Bir gün Cumhuriyet Halk Partisi grup toplantısında Mehmet Ali Şahin,
Sayın Bakanımız ve Ömer Dinçer, o günkü vasfıyla danışman olarak geldiler
ve Kamu Yönetimi Temel Yasası'nı ortaya çıkardılar.
Kamu Yönetimi
Temel Yasası, hiçbir şekilde belediyelerin on yıllık tartışma içerisinde
oluşan, olgunlaşan yapısını ortaya çıkarmak değil, Türkiye'nin demokratik
ve üniter yapısını ayaklar altına alabilecek bir anlayış içerisinde
ortaya çıkarılan bir yasaydı, bir teklifti.
MUZAFFER BAŞTOPÇU
(Kocaeli) - Hiç alakası yok. Üniter yapıyla hiç alakası yok.
İSMAİL ÖZAY (Devamla)
- Hiç alakası yok… "Hiç alakası yok" idiyse niçin onu yasa teklifi
olarak, niçin yasa tasarısı olarak gündeme getirme cesaretini
gösteremediniz?
MUZAFFER BAŞTOPÇU
(Kocaeli) - Lütfen… Lütfen, sözcüklerinizi düzgün seçiniz. Lütfen...
İSMAİL ÖZAY (Devamla)
- Sözcüklerime dikkat ediyorum.
Değerli arkadaşlarım,
peki, eğer öyle değil idiyse, o tasarıyı, temel yasayı niçin gündeme
getiremediniz? O temel yasayı sonra parçalayarak, bir ölçüde kuşa
çevirerek, ama yangından mal kaçırırcasına, adım adım, Belediyeler
Yasası olarak gündeme getirdiniz. Peki, getirdiniz, ne oldu 2004
yılında? Dört yıl içerisinde Belediyeler Yasası'yla ilgili otuza
yakın değişiklik önergesi verdiniz.
Değerli arkadaşlarım,
beton dökümünden, Sosyal Yardımlaşma Fonu'nun idaresinden, belediye
meclislerinin olağan toplantısına kadar yazboz tahtasına çevirdiniz.
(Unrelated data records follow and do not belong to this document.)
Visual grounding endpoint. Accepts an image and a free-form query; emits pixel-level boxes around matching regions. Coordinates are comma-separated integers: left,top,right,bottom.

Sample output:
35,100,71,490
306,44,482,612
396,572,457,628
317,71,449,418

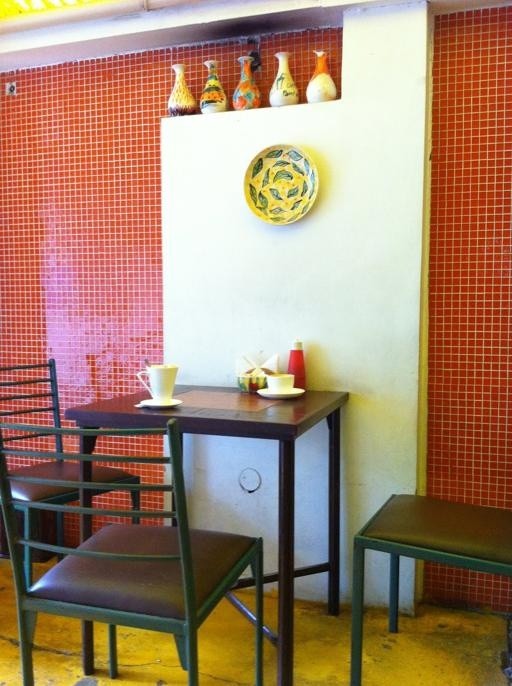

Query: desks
62,379,349,685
Şimdi de aynı anlayışla bunu getiriyorsunuz. Örneğin, geçen hafta
görüştük daha, Belediye Yasası'nda belediye meclislerinin olağanüstü
toplantısını. Yılda on iki kere toplanıyor belediye meclisleri.
Peki, niye ihtiyaç duyuldu? Belediye meclislerinde görüşülen konuların
yüzde 95'inin imar konusu olduğunu herkes biliyor.
Değerli arkadaşlarım,
rant anlayışı içerisinde meclisleri işgal etmek, bir yerde yerel
yönetimleri bu işin içerisine alet etmek bizim Meclisimize yakışan
bir yaklaşım değildi.
Ankara'da bir sivil
toplum kuruluşunun toplantısına katıldığımda, orada bulunan insanlar
şunu söylediler: "Biz İRÜPAM toplantısına gidiyoruz." Zannettim
ki yeni bir sivil toplum... Evet, açılsın sivil toplum yapılanması.
Sordum "Nedir İRÜPAM?" diye. Söyledi, belediye meclis toplantısına
gidiyormuş. "İmar Rantı Üretim ve Paylaştırma Meclis" toplantısı
olmuş bunun adı arkadaşlarım.
Değerli arkadaşlarım,
belediye yasalarına bu anlamdaki müdahaleler, bugün olduğu gibi,
hiçbir şekilde, çağdaş bir yerel yönetim anlayışını Türkiye'ye getirme
noktasında bize olanak sağlamayacaktır.
Ben sözlerimi
bitirirken şunu söylemek istiyorum: Sözlerimin başında "3 Hazirana
kadar oyalama Meclis toplantıları yapıyoruz..." Sayın Badazlı'nın
verdiği önergeyi saygıyla karşılıyorum. Olumlu oy vereceğiz o boyutuyla.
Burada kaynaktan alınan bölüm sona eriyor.